On June 23, the referendum on a British withdrawal from the European Union (EU) won by a clear margin. Politicians and pundits have treated this as an unprecedented and earth-shaking decision. They have been giving various and quite contradictory explanations about the causes of this event and the consequences of this event for Great Britain and the rest of the world.
The first thing to note is that no legal decision to exit the EU has yet been taken. The referendum was, in legal terms, merely advisory. In order to withdraw from the EU, the British government must formally inform the EU that it is invoking Article 50 of the EU’s Lisbon Treaty, which is what provides the right and the mode of withdrawal. No one has ever invoked Article 50, so yes, it would be unprecedented. No one therefore can be sure how it would work in practice. While it seems most unlikely that any British government would ignore the referendum, strangely there has been no major British politician who seemed in a hurry to invoke Article 50, an action that would be irreversible.

Task brief —
From the referendum text, answer these:
1. On what date did the referendum on British withdrawal from the EU win?
2. In legal terms, what kind of decision was the referendum?
3. Which article of which treaty must the British government invoke to withdraw from the EU?
Rely only on the referendum text for what comes next.

Data below —
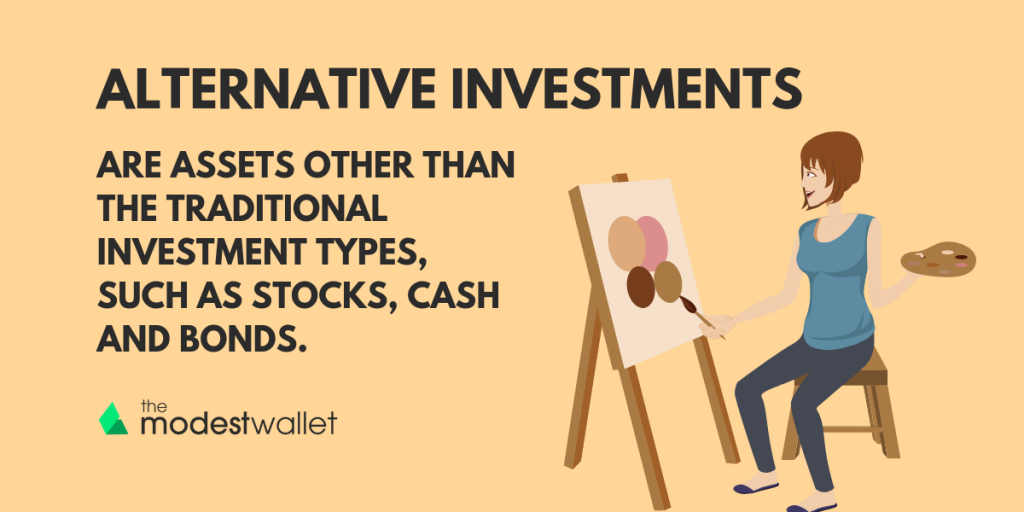 ALTERNATIVE INVESTMENTS

ARE ASSETS OTHER THAN THE TRADITIONAL INVESTMENT TYPES, SUCH AS STOCKS, CASH AND BONDS.

the modestwallet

Expected answer —
1. June 23.
2. Merely advisory.
3. Article 50 of the EU's Lisbon Treaty.